Trained military personnel can provide vaccinations to civilians under the Public Readiness and Emergency Preparedness Act. The PREP Act allows the Department of Health and Human Services to issue a declaration to provide legal protections to certain military personnel involved in mass vaccination efforts.

A lady in a wheel chair wearing a face mask receives the COVID-19 vaccine from military health personnel
Wilma Tucker, 99, received her COVID-19 vaccination at General Leonard Wood Army Community Hospital Jan. 29. Tucker was a WWII veteran and stenographer for U.S. Forces Headquarters in Austria (Photo by: Chad Ashe, General Leonard Wood Army Community Hospital Public Affairs).

At Joint Base San Antonio, Air Force Master Sgt. Evans Opoku, the enlisted consultant for allergy immunizations, said they have been informed to push out the message to train medics in the specifics of COVID-19 vaccine inoculations using the DOD guidance. The DOD guidance adheres to the guidelines created by the Centers for Disease Control and Prevention, which are being used in mass civilian vaccinations.

Only appropriately trained and qualified medical personnel, working within their scope of practice, are selected to run a COVID-19 vaccination effort either for the military or civilian community. Medics authorized to administer COVID-19 vaccines must complete prerequisite training and maintain certificates of training requirements set forth by the CDC as well as any applicable DOD training requirements.

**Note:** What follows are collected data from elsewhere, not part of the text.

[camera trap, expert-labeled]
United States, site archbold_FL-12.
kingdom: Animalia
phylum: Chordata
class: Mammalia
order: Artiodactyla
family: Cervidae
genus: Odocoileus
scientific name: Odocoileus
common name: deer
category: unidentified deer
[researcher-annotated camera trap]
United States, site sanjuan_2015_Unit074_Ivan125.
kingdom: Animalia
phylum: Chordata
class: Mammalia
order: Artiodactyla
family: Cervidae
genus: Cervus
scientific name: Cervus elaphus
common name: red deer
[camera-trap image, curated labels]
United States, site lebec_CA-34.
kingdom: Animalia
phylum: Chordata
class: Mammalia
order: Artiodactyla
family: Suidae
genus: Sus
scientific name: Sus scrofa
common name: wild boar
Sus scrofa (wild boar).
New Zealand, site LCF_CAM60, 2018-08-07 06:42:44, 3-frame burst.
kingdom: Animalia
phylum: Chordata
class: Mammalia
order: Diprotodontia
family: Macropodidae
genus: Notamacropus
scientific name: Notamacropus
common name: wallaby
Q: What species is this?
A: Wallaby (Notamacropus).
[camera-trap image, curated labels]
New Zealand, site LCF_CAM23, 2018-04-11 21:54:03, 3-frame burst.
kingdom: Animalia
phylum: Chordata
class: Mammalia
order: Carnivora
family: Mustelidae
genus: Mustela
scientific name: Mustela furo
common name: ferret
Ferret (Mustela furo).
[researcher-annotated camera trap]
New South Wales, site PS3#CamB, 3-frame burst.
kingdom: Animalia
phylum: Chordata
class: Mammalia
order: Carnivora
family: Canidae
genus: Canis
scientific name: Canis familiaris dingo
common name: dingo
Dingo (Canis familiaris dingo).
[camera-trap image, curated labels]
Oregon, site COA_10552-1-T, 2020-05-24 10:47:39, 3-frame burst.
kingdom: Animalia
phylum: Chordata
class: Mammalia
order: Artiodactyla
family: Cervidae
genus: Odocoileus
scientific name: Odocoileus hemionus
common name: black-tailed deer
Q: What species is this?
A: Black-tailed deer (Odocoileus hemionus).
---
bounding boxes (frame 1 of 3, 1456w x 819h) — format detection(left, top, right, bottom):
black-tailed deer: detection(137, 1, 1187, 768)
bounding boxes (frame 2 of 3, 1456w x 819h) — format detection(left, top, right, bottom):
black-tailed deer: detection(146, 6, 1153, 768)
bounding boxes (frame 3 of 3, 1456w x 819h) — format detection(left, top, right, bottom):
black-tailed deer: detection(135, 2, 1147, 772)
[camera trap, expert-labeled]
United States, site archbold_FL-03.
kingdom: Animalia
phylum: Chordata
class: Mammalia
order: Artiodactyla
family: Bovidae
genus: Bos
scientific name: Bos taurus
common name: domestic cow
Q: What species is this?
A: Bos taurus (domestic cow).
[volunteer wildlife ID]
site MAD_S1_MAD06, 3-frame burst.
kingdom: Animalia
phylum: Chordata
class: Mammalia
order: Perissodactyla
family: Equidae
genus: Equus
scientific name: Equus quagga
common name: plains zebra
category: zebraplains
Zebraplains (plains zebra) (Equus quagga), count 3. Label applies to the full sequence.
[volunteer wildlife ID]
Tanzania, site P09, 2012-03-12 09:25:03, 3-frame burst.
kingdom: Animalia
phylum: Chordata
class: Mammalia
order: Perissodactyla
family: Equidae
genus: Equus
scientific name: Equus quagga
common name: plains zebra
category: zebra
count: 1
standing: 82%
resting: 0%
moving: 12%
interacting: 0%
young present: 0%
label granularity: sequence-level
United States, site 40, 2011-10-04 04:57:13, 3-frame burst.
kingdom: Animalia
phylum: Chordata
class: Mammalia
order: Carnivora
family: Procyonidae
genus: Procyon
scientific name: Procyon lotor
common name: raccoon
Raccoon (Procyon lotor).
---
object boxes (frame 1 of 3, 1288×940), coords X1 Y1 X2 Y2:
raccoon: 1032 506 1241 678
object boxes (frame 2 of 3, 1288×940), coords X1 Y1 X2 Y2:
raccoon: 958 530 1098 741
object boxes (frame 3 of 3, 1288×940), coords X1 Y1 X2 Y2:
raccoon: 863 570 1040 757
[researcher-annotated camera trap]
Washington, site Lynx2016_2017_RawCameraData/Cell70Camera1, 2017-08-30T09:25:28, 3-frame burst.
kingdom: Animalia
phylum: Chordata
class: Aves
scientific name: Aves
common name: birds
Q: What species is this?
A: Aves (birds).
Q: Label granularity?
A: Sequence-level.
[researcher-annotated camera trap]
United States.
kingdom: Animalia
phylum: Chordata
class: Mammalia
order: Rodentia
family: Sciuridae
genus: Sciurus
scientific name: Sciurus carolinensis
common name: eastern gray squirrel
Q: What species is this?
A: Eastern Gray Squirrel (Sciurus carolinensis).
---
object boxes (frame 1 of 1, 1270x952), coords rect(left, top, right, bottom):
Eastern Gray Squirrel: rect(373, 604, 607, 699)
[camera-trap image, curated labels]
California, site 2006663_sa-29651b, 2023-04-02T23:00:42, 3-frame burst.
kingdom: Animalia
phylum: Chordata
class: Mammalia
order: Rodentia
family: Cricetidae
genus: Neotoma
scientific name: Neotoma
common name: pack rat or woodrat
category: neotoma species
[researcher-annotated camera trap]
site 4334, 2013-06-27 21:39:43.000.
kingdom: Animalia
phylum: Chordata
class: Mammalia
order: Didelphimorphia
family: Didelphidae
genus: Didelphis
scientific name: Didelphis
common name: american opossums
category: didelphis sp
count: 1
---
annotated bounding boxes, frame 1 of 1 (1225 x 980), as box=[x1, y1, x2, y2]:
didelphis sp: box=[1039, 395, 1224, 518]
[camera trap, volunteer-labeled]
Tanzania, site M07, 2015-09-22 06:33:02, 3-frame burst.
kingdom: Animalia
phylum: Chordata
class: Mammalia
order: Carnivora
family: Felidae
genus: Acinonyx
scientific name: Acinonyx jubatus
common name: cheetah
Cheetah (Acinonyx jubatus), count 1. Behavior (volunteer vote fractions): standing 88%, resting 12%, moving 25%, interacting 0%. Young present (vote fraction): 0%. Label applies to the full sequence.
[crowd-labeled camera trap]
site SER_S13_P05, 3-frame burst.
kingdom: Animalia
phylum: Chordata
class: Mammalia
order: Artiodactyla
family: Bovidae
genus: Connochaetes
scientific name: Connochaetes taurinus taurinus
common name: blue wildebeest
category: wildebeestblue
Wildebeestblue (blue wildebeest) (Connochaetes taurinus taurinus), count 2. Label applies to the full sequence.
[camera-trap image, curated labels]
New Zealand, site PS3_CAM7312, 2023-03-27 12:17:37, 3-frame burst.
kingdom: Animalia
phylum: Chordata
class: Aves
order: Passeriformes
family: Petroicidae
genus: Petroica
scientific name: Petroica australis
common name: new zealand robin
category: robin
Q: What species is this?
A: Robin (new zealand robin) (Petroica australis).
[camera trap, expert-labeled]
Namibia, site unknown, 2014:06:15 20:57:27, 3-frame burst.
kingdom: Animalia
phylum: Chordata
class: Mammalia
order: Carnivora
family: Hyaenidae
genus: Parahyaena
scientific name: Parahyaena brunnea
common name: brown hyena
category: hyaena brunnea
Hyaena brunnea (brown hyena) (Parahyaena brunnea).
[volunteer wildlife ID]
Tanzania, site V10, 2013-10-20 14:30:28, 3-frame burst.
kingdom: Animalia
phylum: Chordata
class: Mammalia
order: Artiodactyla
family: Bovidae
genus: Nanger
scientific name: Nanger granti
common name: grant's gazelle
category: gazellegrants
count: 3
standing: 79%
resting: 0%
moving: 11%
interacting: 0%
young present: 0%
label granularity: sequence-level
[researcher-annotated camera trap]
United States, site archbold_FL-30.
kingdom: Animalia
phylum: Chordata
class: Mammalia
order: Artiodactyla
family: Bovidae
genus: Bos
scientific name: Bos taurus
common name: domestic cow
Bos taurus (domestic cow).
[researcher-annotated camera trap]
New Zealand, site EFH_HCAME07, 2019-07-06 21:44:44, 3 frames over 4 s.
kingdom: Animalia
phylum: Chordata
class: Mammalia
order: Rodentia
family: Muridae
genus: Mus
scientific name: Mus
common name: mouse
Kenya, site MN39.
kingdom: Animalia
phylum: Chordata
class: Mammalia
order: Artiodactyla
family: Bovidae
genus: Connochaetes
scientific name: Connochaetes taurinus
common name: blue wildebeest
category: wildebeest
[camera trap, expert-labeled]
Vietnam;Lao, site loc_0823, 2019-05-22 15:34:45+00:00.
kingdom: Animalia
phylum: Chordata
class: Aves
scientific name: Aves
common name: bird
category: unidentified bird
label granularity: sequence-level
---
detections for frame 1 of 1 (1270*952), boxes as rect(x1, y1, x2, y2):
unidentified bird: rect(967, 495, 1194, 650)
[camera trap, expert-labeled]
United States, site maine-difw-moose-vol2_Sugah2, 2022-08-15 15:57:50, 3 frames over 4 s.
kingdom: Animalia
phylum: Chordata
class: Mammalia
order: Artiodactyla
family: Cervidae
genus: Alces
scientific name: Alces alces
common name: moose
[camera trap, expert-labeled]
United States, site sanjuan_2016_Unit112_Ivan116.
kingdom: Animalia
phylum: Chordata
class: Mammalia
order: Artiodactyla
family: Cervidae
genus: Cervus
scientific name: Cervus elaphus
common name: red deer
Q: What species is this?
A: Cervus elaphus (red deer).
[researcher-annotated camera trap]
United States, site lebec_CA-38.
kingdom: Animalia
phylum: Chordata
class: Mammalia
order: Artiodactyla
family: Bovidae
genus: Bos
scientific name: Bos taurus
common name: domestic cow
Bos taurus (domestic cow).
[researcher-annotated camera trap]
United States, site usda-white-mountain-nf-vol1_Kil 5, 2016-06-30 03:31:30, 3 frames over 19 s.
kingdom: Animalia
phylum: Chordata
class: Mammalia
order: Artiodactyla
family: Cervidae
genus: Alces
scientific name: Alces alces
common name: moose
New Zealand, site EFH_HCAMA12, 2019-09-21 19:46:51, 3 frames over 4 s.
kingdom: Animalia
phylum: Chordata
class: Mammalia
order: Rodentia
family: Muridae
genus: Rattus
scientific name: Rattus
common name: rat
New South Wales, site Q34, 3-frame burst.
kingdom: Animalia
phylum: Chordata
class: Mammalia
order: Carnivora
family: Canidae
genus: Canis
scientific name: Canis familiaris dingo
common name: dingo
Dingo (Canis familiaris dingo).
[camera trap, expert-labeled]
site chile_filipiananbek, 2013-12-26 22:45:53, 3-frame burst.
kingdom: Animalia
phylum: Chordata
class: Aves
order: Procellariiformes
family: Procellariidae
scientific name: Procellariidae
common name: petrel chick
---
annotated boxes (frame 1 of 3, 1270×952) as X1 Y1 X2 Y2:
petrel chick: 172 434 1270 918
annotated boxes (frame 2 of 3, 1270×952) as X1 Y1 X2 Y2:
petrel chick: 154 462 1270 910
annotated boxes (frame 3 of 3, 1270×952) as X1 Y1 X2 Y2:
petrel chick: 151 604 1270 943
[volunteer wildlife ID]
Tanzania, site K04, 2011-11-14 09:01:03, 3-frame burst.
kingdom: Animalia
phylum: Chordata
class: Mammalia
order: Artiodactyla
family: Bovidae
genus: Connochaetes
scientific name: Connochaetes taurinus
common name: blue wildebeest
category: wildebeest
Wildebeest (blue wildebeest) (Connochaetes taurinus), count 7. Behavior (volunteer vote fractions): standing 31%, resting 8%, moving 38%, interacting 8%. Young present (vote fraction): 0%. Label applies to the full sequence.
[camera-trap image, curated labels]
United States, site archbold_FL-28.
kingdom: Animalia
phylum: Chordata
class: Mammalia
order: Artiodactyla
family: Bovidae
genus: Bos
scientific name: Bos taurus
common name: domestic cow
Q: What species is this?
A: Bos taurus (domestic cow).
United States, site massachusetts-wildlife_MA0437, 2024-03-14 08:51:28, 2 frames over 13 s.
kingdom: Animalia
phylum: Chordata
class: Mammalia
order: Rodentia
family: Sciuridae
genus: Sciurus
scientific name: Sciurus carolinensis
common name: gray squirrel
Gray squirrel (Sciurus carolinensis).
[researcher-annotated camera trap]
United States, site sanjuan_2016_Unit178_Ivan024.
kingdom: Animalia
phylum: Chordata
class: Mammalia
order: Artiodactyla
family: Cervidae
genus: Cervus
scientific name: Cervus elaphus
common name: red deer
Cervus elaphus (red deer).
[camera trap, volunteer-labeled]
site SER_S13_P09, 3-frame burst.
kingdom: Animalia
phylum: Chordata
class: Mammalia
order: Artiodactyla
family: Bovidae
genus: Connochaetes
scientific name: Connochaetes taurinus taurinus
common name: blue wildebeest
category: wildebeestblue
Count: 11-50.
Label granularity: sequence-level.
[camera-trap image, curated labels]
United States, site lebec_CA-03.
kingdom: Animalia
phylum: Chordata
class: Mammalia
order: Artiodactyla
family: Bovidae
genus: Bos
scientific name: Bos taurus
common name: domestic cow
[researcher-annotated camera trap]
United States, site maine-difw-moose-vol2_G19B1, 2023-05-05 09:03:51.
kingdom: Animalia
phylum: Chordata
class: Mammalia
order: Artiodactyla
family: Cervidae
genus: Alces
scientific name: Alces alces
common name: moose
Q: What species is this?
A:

In particular, the Air Force medical service leverages several programs to support the DOD Immunizations Program. Allergy/immunology technicians attend a 5½-week joint-service training provided at Walter Reed National Military Medical Center in Bethesda, Maryland, where a course trains immunology-allergy military technicians and civilians for the skills necessary to become certified medical care givers in administering vaccines. The students receive specialized training in, among other skills, vaccine storage and handling, and disease prevention through vaccinations for deploying personnel for peacetime and wartime missions.

At their duty station, allergy/immunization technicians manage computer-based patient information. They administer vaccines in accordance with current CDC guidelines, and provide emergency care for treatment of anaphylaxis, a serious allergic reaction. Additionally, they provide patient education regarding expected reactions and proper post-vaccination care, and train all staff members on the clinical standards for the quality delivery of immunizations.

Immunization back-up technicians are trained to administer immunizations in immunizations clinics and other outpatient clinics. Immunization augmentees are trained to assist with mass military immunizations programs administering only one vaccine at a time. They work under the supervision of an allergy/immunization tech or immunization back-up tech.

Other facilities across the military that train enlisted medical personnel to administer immunizations include the Army Combat Medic Specialist Training Program, Navy Hospital Corpsman Basic and Air Force Aerospace Medical Service Apprentice programs at the Medical Education and Training Campus located on Joint Base San Antonio-Fort Sam Houston.

Military history and continuous training mean thousands of enlisted personnel will be able to help stop the spread of COVID-19 as greater vaccine supplies become available for mass distribution.

Said Defense Secretary Austin: “The military's critical role in supporting sites will help vaccinate thousands of people per day and ensure that every American who wants a vaccine will receive one.”